Data to process |
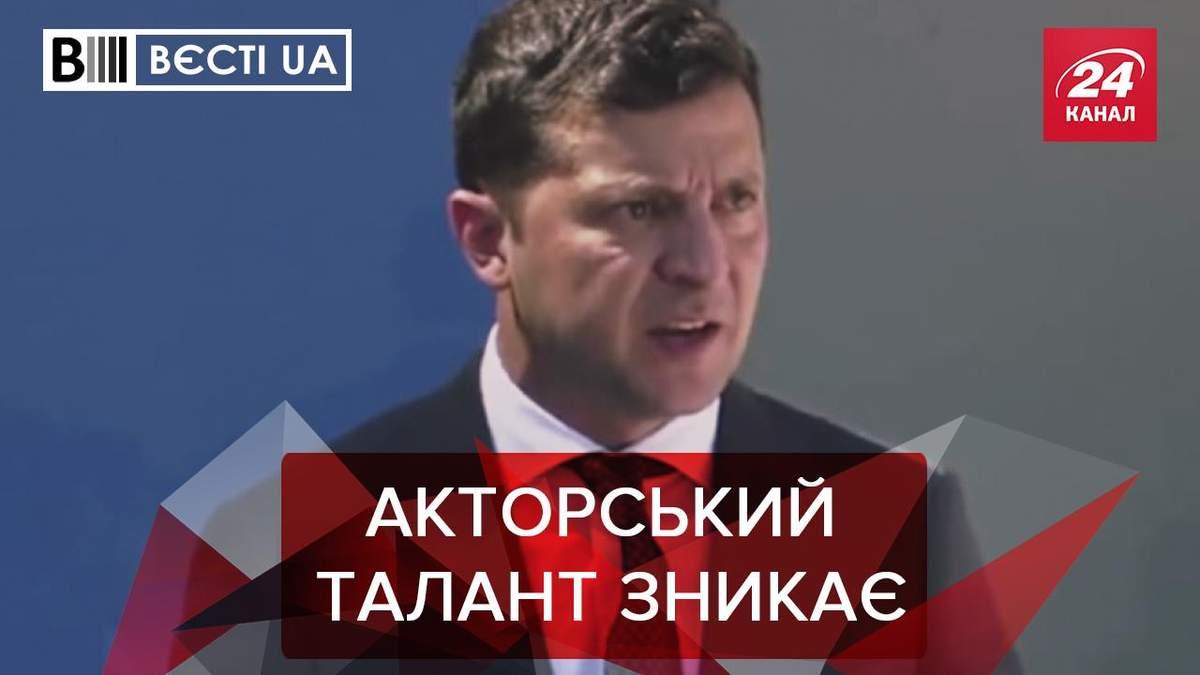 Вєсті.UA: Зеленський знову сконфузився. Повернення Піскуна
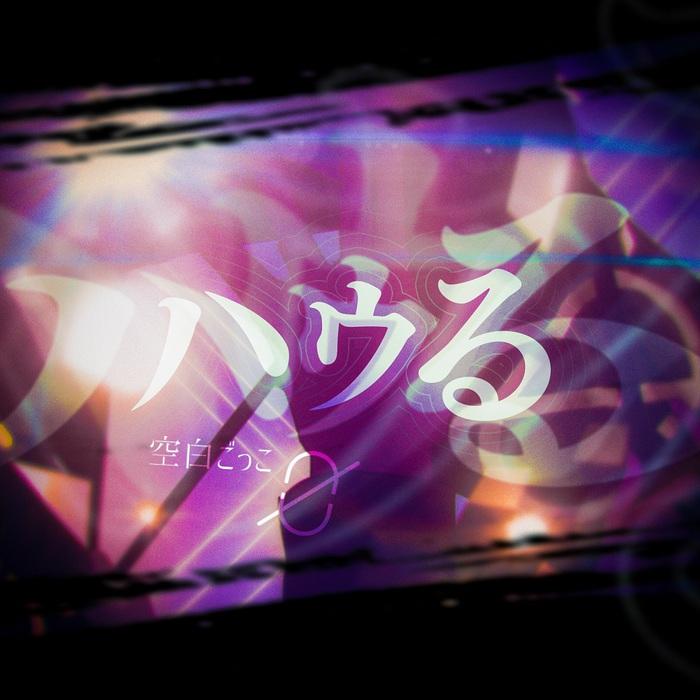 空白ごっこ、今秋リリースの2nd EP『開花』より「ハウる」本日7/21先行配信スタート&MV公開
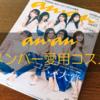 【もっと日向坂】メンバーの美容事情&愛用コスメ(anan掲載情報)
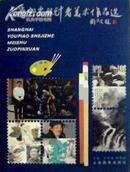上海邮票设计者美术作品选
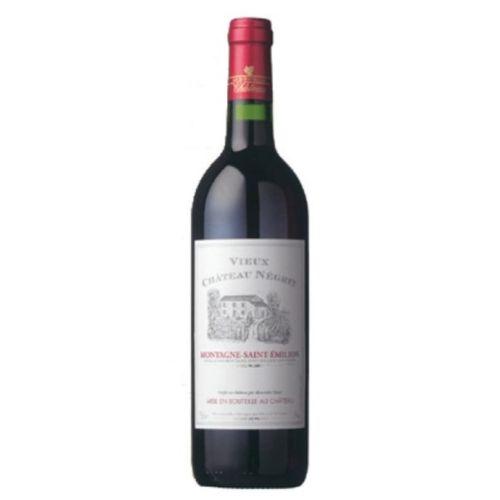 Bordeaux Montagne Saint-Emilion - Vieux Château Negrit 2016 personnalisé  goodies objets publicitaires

Your goal | Copy the listing over exactly, skipping the pictures it holds.

Response area |
 Вєсті.UA: Зеленський знову сконфузився. Повернення Піскуна
 空白ごっこ、今秋リリースの2nd EP『開花』より「ハウる」本日7/21先行配信スタート&MV公開
 【もっと日向坂】メンバーの美容事情&愛用コスメ(anan掲載情報)
上海邮票设计者美术作品选
 Bordeaux Montagne Saint-Emilion - Vieux Château Negrit 2016 personnalisé  goodies objets publicitaires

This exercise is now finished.